Mon Jun 21 03:35:07 CDT 2021

On Sun, Jun 20, 2021 at 08:06:26PM -0600, ben via cctalk wrote:
[...]
> My latest gripe, is I still am looking for a algorithm to generate code
> for a single accumulator machine for an arithmetic expression. Parenthesis
> need to evaluated first and temporary variables allotted, thus a two pass
> algorithm. Everything is single pass. Recursive decent can parse but can't
> generate 'correct' code. A-(B+C) is LD B ADD C ST T1 LD A SUB T1, not LD A
> ST T1 LD B ST T2 LD C ADD T2 NEGATE ADD T1

TL;DR: you're probably setting so many implicit design constrants that such
an algorithm cannot exist.

That accumulator machine sounds a bit like the 6502, for which there are
plenty of BASIC interpreters which can parse and evaluate that expression.
BBC BASIC is my favourite, but Apple's or Microsoft's implementation also do
the job. The ones I've looked at were recursive-descent. Other more advanced
parsers take too much precious memory.

The modern hotness for parsing is parser combinators, but they're really
just a fancy way to write recursive-descent parsers which are easier to read
and reason about. They certainly can parse something as simple as "A-(B+C)",
since recursive-descent can.

Code-generation is a whole different can of worms and unlike the
well-trodden path of parsing, is still not a solved problem in computer
science. All of the compiler textbooks I've checked, including the infamous
Dragon book, handwave code generation, introducing the tree-matching
algorithm which works well for straight-line code on their made-up
educational CPU architectures, but leaves a lot on the table with real-world
CPUs. This limitation probably doesn't matter for your CPU.

It seems that you might want to produce code directly from parsing. This
shortcut can work if you're producing code for a stack machine such as
FORTH, but not a register machine (unless you use your registers as a
stack). A common wheeze on the 6502 is to implement a virtual stack machine
interpreter, and then the compiler targets that.

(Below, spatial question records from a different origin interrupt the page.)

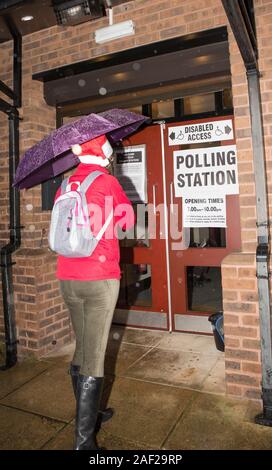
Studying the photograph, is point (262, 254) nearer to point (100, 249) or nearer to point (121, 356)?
point (100, 249)

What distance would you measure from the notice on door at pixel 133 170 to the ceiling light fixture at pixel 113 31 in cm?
146

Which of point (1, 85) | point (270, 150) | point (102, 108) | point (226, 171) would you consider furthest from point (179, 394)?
point (1, 85)

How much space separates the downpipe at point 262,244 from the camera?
2902 millimetres

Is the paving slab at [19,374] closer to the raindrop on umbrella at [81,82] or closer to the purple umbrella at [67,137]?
the purple umbrella at [67,137]

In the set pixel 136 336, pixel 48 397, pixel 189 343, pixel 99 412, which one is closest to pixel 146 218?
pixel 136 336

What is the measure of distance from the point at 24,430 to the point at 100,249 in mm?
1652

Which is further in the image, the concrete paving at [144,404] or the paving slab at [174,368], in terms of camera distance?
the paving slab at [174,368]

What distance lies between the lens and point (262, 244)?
9.98ft

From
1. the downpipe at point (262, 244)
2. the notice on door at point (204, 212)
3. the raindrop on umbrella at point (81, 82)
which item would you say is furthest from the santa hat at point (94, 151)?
the notice on door at point (204, 212)

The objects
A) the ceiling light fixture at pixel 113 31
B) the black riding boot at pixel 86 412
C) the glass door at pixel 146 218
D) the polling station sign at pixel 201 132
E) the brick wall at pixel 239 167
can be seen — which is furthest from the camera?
the glass door at pixel 146 218

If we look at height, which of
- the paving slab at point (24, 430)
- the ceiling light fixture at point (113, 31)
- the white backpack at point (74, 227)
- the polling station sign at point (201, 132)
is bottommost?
the paving slab at point (24, 430)

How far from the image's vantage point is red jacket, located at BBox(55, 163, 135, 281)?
8.02ft

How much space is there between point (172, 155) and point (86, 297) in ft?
9.60

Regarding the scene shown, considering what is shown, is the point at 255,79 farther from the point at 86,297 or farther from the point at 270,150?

To do code-generation "properly", you need a multi-pass algorithm: parse the
source into a tree, optionally do tree-to-tree transformations to do type
checks and/or apply optimisations, and then apply the tree-matching
algorithm to that to produce machine code. This is all well-described in any
good compiler textbook.

Note that except for trivial expressions, you'll need a stack and/or other
registers to squirrel away intemediate results. Consider "(A*B)-(C*D)": you
need to save the result of one of the multiplications before doing the other
and then the subtraction.

In the case of the tree-matching algorithm, if your CPU (or rather, the
model given to the tree-matcher) is too limited to evaluate a given
expression, it will definitively fail and give you a subtree that it cannot
match. You then have the "joy" of fixing the model, possibly by adding
virtual instructions which are really library calls. For a simple CPU, such
calls might account for most of the generated code, at which point a virtual
machine becomes a good idea.

The book "Writing interactive compilers and interpreters" may be more
suitable if you're looking for quick hacks to get up and running on a small
machine, assuming you can lay your hands on a copy.